▸ **CONSIGNES DE L'EXERCICE**
Reprenez le texte ci-dessous sur les déchets radioactifs de très faible activité et prolongez-le à la suite de sa dernière phrase.

▸ **EXTRAIT FOURNI**
┏━━

Les déchets radioactifs sont un sujet d’étude pour les géographes, les sociologues et même les anthropologues. Dans le cadre du projet de recherche METROPOLITIN, les sciences humaines et sociales s’interrogent sur la façon dont les déchets de très faible activité sont définis, décrits et discutés. Une approche originale qui apporte un regard neuf sur la gestion de ces déchets.

Stockage de déchets TFA au Cires

Le démantèlement d’une installation nucléaire génère des volumes relativement importants de déchets de très faible activité (TFA). Essentiellement composés de gravats, de terres et de ferrailles, ces déchets sont aujourd’hui stockés au Centre industriel d’entreposage et de regroupement (Cires) de l'Andra dans l’Aube. Selon l’Inventaire national des matières et déchets radioactifs, entre 2,1 et 2,3 millions de mètres cubes de déchets TFA auront été produits une fois l’ensemble des opérations de démantèlement du parc nucléaire français achevées. Au regard de ces volumes, le Cires ne sera pas en capacité de stocker l’intégralité de ces déchets. Différentes solutions complémentaires sont donc envisagées : augmentation des capacités de stockage existantes, création d’un nouveau centre et exploration de modes de gestion complémentaires, comme le recyclage de certains déchets.

┗━━

▸ **BLOC DE DONNÉES**
┏━━

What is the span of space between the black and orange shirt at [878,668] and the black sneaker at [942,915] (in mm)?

┗━━

▸ **RÉSULTAT DE L'EXERCICE**
 

Le rôle clé de l’information

Information du public au Cires

Les projets retenus dans le cadre de l’appel à projets innovants (voir encadré) proposent des solutions innovantes pour répondre à cette problématique de gestion des déchets TFA issus des démantèlements. Parmi ces projets, METROPOLITIN(1) aborde la question sous un angle nouveau : l’information. « L’information est partout et elle remplit de nombreuses fonctions, explique Romain Garcier, géographe et coordinateur du projet à l’ENS de Lyon (voir encadré). Derrière par exemple la mesure d’un niveau de dangerosité qui va définir le classement d’un déchet, il y a eu des discussions entre experts, des conventions, une loi, une réglementation, des débats, puis des procédures de prise en charge… tout cela passe par les mots. C’est ce matériau que nous analysons afin de mieux comprendre les choix de gestion qui ont été faits et seront faits sur ces déchets TFA. »

Les chercheurs du projet METROPOLITIN suivent donc les informations sur les déchets radioactifs de très faible activité à la trace. Une partie du travail repose ainsi sur l’analyse des cahiers de procédures et des textes de loi, mais aussi des articles de presse afin de comprendre comment le démantèlement des installations nucléaires et la gestion de déchets sont présentés au grand public.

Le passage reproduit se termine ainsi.